» **Prompt**: Please answer from the excerpt on innovation leadership versus followership below: how many firms were covered by the study of product strategies it mentions?

» **Document section**:
________________________
2  Innovation leadership versus Follower Ship

Finally, according to Porter, firms must also decide between two market strategies:17
1.      Innovation ‘leadership’ – where firms aim at being first to market, based on technological leadership. This requires a strong corporate commitment to creativity and risk taking, with close linkages both to significant sources of relevant new knowledge and to the needs and responses of customers.

2.      Innovation ‘followership’ – where firms aim at being late to market, based on imitating (learning) from the experience of technological leaders. This requires a strong commitment to competitor analysis and intelligence, to reverse engineering (i.e., testing, evaluating and taking to pieces competitors’ products, to understand how they work, how they are made and why they appeal to customers), and to cost-cutting and learning in manufacturing.

However, in practice, the distinction between ‘innovator’ and ‘follower’ is much less clear. For example, a study of the product strategies of 2273 firms found that market pioneers continue to have high expenditures on R&D, but that this subsequent R&D is most likely to be aimed at minor, incremental innovations. A pattern emerges where pioneer firms do not maintain their traditional strategy of innovation leadership, but instead focus on leveraging their competencies in minor incremental changes. Conversely, late entrant firms appear to pursue one of two very different strategies. The first is based on skills other than R&D and new product development – for example, superior distribution or greater promotion or support. The second, more exciting strategy, is to focus on significant new product development projects to compete with the pioneer firm.18

However, this example also reveals the essential weaknesses of Porter's framework for analysis and action. As Martin Fransman has pointed out, technical personnel in firms like IBM in the 1970s were well aware of trends in semiconductor technology, and their possible effects on the competitive position of mainframe producers.19 IBM in fact made at least one major contribution to developments in the revolutionary new technology: RISC microprocessors. In spite of this knowledge, none of the established firms proved capable over the next 20 years of achieving the primary objective of strategy, as defined by Porter: ‘… to find a position … where a company can best defend itself against these competitive forces or can influence them in its favor’.

Like much mainstream industrial economics, Porter's framework underestimates the power of technological change to transform industrial structures and overestimates the ability of managers to decide and implement innovation strategies. Or, to put it another way, it underestimates the importance of technological trajectories, and of the firm-specific technological and organizational competencies to exploit them. Large firms in mainframe computers could not control the semiconductor trajectory. Although they had the necessary technical competencies, their organizational skills were geared to selling expensive products in a focused market, rather than a proliferating range of cheap products in an increasing range of (as yet) unfocused markets.
________________________
» **Collected material**:

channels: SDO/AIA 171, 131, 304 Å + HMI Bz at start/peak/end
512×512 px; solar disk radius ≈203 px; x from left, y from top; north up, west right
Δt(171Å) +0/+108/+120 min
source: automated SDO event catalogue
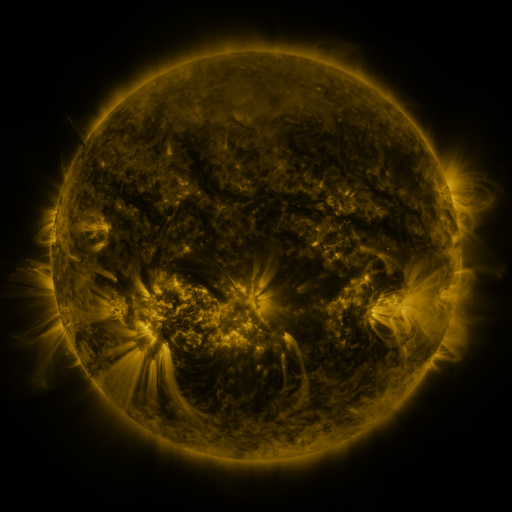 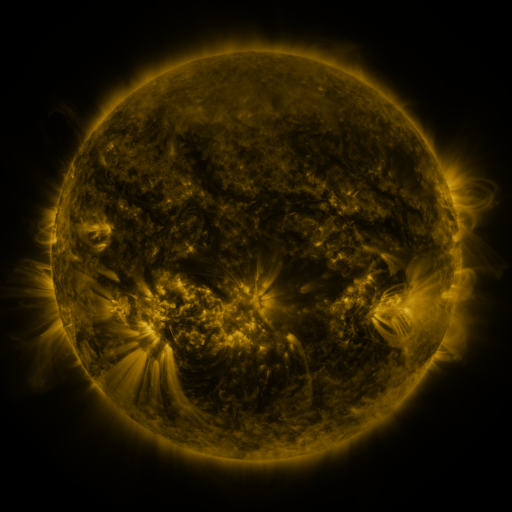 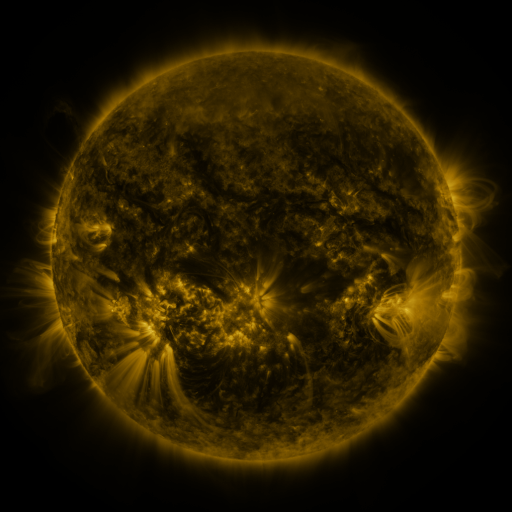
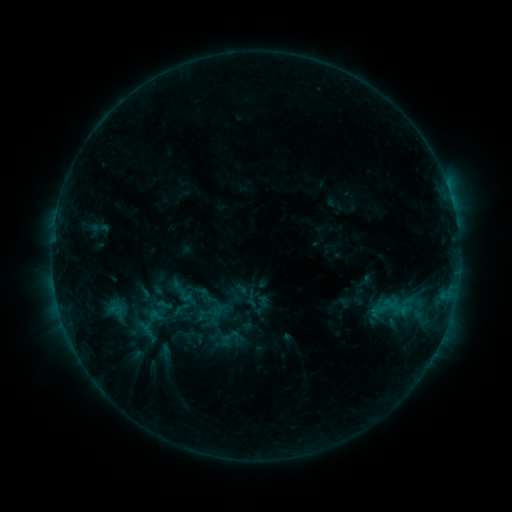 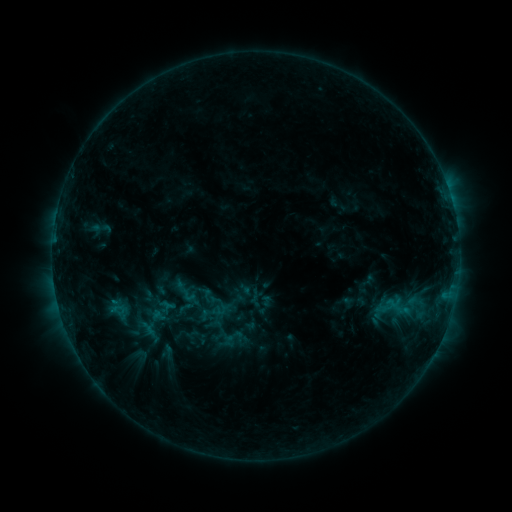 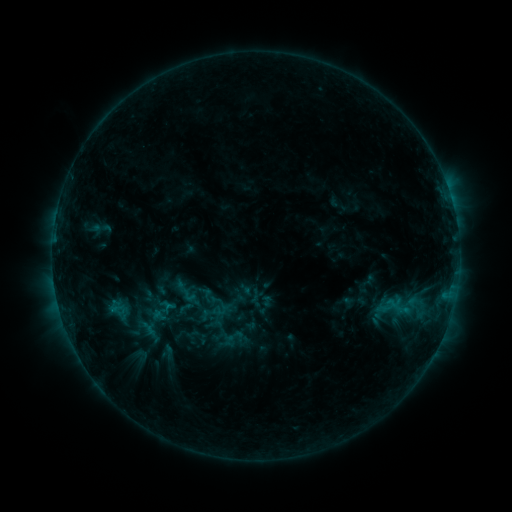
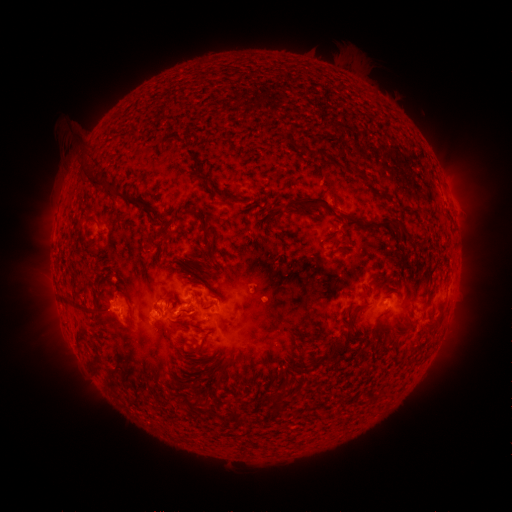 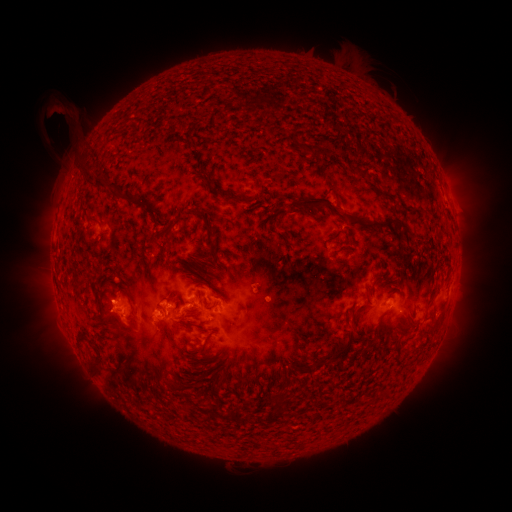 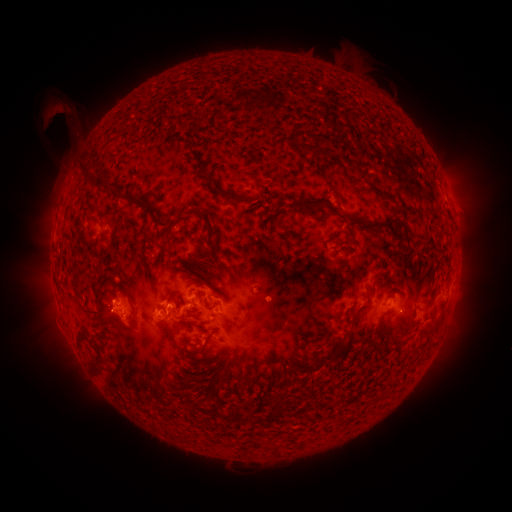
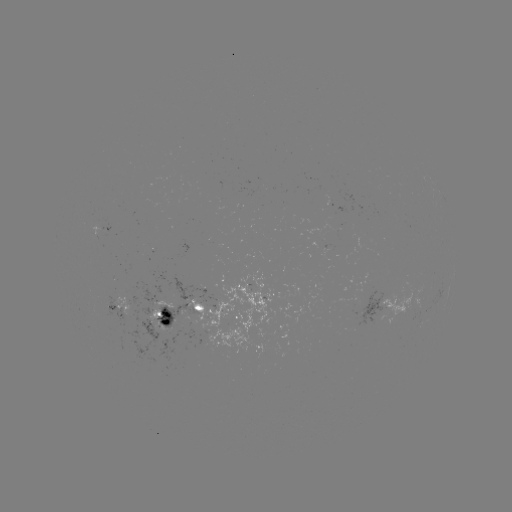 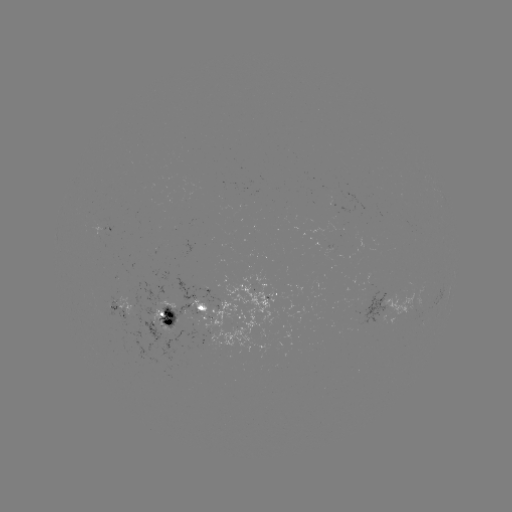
________________________
» **Task result**: 2273 firms.